Please filter the items below, keeping only the lines that contain the word "distance".
--- Start Given information ---
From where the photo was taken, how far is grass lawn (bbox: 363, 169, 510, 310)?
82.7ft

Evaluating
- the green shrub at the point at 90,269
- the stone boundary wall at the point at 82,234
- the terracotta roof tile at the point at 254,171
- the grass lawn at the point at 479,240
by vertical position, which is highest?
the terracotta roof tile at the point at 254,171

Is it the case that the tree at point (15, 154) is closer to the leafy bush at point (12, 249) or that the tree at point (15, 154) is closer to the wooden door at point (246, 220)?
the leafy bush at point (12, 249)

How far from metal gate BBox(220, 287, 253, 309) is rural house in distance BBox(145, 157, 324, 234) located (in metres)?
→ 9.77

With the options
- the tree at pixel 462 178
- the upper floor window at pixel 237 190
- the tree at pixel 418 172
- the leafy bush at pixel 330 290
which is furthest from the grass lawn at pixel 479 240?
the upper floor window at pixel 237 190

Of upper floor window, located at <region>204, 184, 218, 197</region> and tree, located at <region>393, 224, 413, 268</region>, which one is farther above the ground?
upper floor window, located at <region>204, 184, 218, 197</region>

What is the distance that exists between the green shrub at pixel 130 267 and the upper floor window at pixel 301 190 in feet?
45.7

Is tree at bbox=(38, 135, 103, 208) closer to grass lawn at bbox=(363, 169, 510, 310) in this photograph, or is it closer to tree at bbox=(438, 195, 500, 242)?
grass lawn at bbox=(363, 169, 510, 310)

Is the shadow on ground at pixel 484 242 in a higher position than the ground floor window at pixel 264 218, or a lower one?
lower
--- End Given information ---
--- Start Given information ---
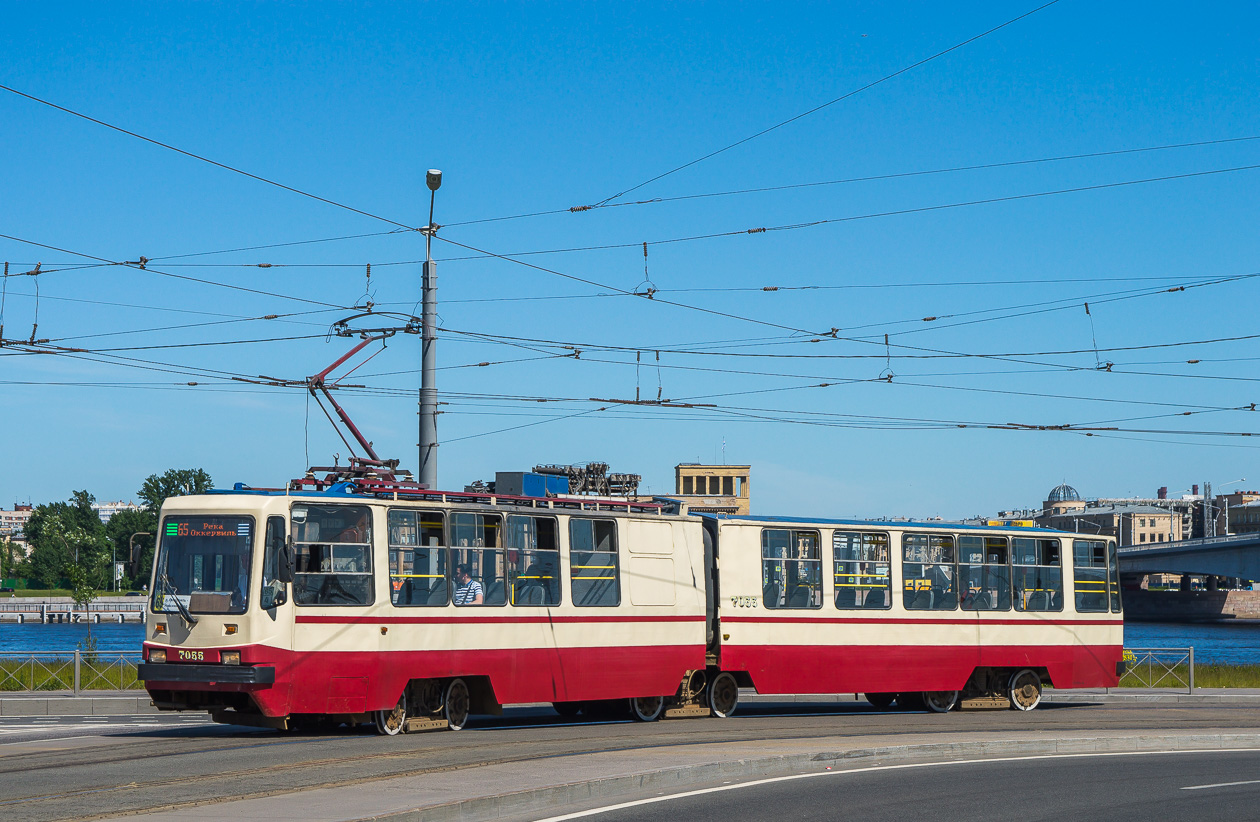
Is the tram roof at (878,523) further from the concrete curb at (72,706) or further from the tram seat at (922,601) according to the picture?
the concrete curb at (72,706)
--- End Given information ---
Solution for this problem =>
How far from metal gate BBox(220, 287, 253, 309) is rural house in distance BBox(145, 157, 324, 234) located (in metres)?
What is the distance that exists between the green shrub at pixel 130 267 and the upper floor window at pixel 301 190 in feet?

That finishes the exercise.